Well I touched a lot but master none. I am a musician, not a CS guy.
The one I used the most:
- C made several numerical simulation in college + a personal organizer C/GTK+
- Python when I need a quick program or a script (I don't know shell prog very well)
- Java I hate it but I wrote an OSS/free metronome for android.

I love C because it is concise, yet allow for great things (doing object-oriented with C taught me a lot of thing about memory). I like Python because it provides a lot of abstraction without bloat.
I dislike Java (and  I am afraid of C++) because, there is too much to wrap your head around. I often feel like I am forced to do things in a way for some reason.

I believe the complexity of the toolchain is also responsible for my choices. Doing C++/Qt is voodoo to me. You need the QOBJECT macro (for MOCs ?), don't even touch the makefile. Java brings ant or maven builder or whatever. I am still trying to move my project from ant to gradle. I spent less time learning how to configure a desktop on OpenBSD than I spent on gradle (with no results)

Honorabhles mentions:
shell (I wrote my first decent shell script yesterday: functions, arguments parsing, ~80 lines)
html (i like it) css (what a mess) php (god help me!) but my website is working fine.


----------



## Deleted member 30996 (Feb 1, 2018)

Birdy said:


> Does the question include the human language(s) used to program one's kids?

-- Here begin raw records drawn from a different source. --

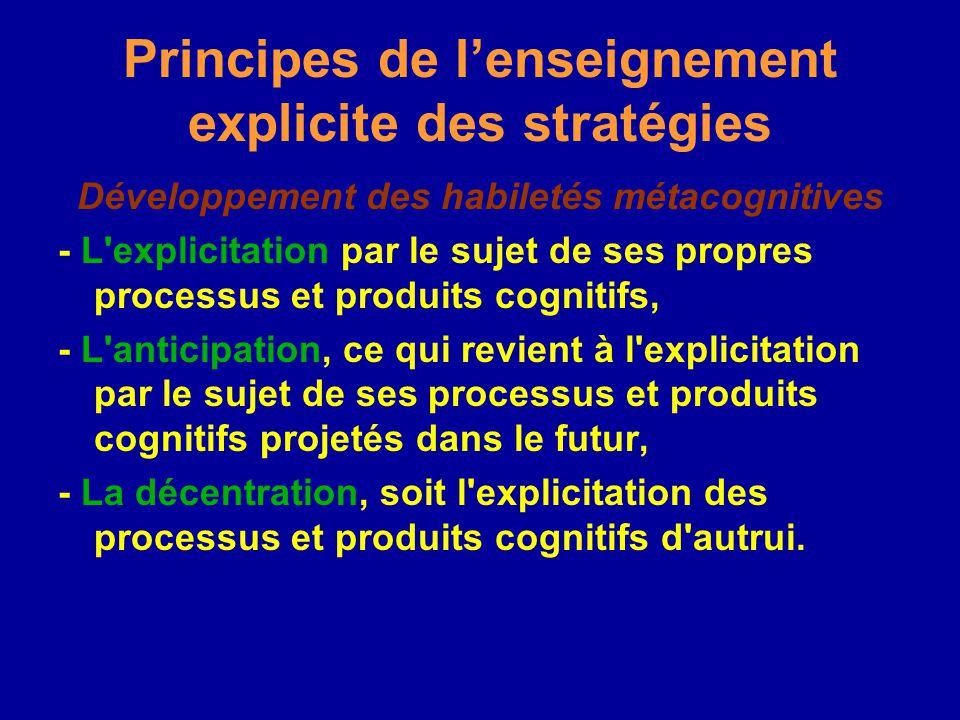 Principes de l'enseignement explicite des stratégies Développement des habiletés métacognitives - L explicitation par le sujet de ses propres processus et produits cognitifs, - L anticipation, ce qui revient à l explicitation par le sujet de ses processus et produits cognitifs projetés dans le futur, - La décentration, soit l explicitation des processus et produits cognitifs d autrui.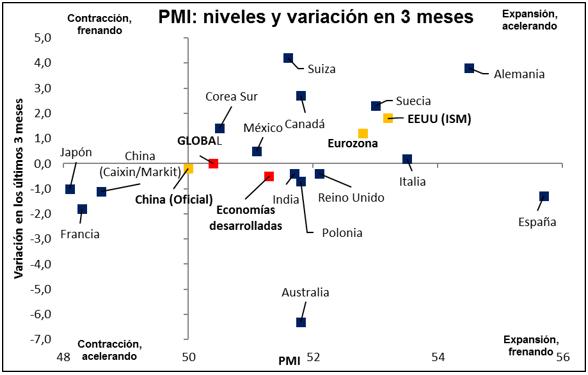 macroeconomia 02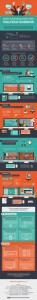Infografía multiples monitores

Behavior Modification and Behavior Management.


----------



## stratacast1 (Feb 8, 2018)

I counted 2 until I remembered I have programmed in PHP, just haven't had a need lately 

1) Python
2) Shell
3) PHP

Starting to learn more advanced Python techniques to improve my code modularity and reusability...but none of my stuff is used for anything really production, just for fun. Or my stuff for work are just some quick Python/shell scripts that are used to automate processes on an as-needed basis


----------



## roddierod (Feb 9, 2018)

I stuck to things I have only used in the last 20 years, the top 6 I use daily/weekly and I didn't count Javascript, HTML or CSS but I uses those weekly monthly. XML I don't consider a language so not included either.

1) C#
2) Python
3) Go
4) T-SQL
5) ANSI SQL
6) csh
7) Delphi - Object Pascal
8) PHP
9) Java
10) Perl
11) C++


----------